Zachary Jeffares and students at Chalmers Elelmentary in North Delta have collected more than $1,400 in coins in one week to help the kids in Burns Lake whose families were affected by the mill explosion. Their teacher once taught in the community and has relatives there. They count and roll coins on Wednesday, February 8, 2012.
Photograph by: Glenn Baglo, PNG
North Delta Chalmers Elementary students are learning pocket change can make real change.
Concerned about the tragedy that befell Burns Lake on Jan. 20, when a sawmill exploded killing two and injuring 18, the school’s 400 students have raised $1,477 in coins to help children at the town’s William Konkin Elementary.
As students counted thousands of pennies, nickels, dimes and quarters into piles, they shared their sweet dreams for how the money could help the town.
“We are raising money for the children in Burns Lake so we can bring them breakfast and pancakes,” eight-year-old Zachary Jeffares said as he counted nickels.
“I like to help people that are sick or hurt. I care for them,” said the Grade 4 student.
“The thing blew up and now all the people have lost their work and that’s why we are giving them money, so they can get the work again and start another mill,” said seven-year-old Grade 2 student Dylan Bender, who was crouched on the floor counting pennies out loud.
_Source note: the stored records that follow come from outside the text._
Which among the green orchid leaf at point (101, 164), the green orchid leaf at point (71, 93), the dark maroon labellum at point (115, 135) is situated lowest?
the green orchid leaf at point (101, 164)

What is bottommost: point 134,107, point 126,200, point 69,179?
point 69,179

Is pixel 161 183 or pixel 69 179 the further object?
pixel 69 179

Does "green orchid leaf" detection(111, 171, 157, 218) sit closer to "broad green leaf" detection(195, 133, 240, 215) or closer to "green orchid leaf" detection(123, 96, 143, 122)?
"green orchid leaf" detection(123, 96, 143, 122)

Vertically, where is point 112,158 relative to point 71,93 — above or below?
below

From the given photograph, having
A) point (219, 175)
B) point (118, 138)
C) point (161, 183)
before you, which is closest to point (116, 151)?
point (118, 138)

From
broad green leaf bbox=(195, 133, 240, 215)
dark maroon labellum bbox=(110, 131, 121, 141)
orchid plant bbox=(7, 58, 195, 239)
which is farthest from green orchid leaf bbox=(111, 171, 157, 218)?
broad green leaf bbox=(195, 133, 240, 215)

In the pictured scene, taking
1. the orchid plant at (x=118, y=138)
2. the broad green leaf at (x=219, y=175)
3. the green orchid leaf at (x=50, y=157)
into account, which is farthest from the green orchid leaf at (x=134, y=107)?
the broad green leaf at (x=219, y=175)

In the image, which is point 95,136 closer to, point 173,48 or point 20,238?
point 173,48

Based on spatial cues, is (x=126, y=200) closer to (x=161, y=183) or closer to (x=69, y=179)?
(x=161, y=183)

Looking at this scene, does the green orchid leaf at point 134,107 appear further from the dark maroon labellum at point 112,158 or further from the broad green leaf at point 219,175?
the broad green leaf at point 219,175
Grade 7 student Kiran Bangar, a member of the school’s leadership group that ran the coin drive, emptied her piggy bank and gave $10.
“They are children like us so they need help, too. I think the people in Burns Lake will be happy. I hope that everything is going to be better,” said the 12-year-old.
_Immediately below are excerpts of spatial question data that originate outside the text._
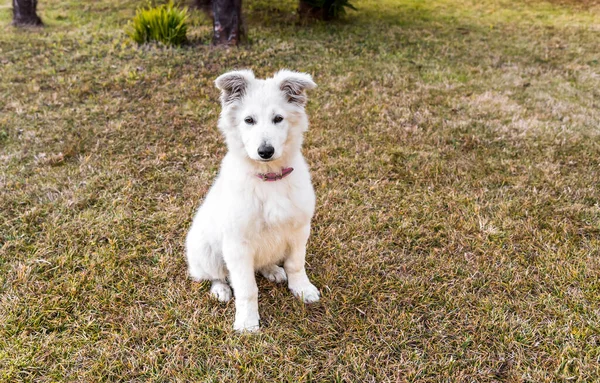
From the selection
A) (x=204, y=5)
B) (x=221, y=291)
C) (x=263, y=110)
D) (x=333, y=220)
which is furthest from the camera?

Grade 6 student Sahibjot Daula designed the card the school is sending to Burns Lake. On it, he drew a the mill burning and residents splashing buckets of hope, love, strength and care on it.
He donated $50 in coins from his saved allowance to the cause.
“Don’t lose your hope because everything is going to turn out good, because you guys didn’t do anything bad so nothing bad will happen to you,” he said.
The effort was launched by Chalmers special education teacher Laura Masini Pieralli.
She taught for a few years at William Konkin between 2003 and 2005. So when the explosion occurred at Babine Forest Products sawmill, she knew what a devastating impact it would have — 250 residents were directly employed by the mill and another 100 worked as subcontractors.
“Because it’s a single-industry town, essentially it’s impossible for it not to have affected everybody. I felt really compelled to do something to show that we cared,” said Masini Pieralli.
“I get teary-eyed because their kindness is so overwhelming and so genuine,” she said of the student response. “They genuinely want to show the world that they care.”
The staff at William Konkin have been moved by their efforts, and teacher Dave Beck sent a message thanking Chalmers students, “for your support and interest in the well-being of our students as we all strive to move forward after this community disaster.”
Meanwhile, the RCMP and WorkSafe B.C. continue to investigate the cause of the blaze. Fundraising is ongoing and more than $30,000 has been raised to date for the Lakes District Tragedy Fund. Donations can be made at any Canadian Imperial Bank of Commerce Branch in B.C. or Canada or online at rotaryburnslake.org.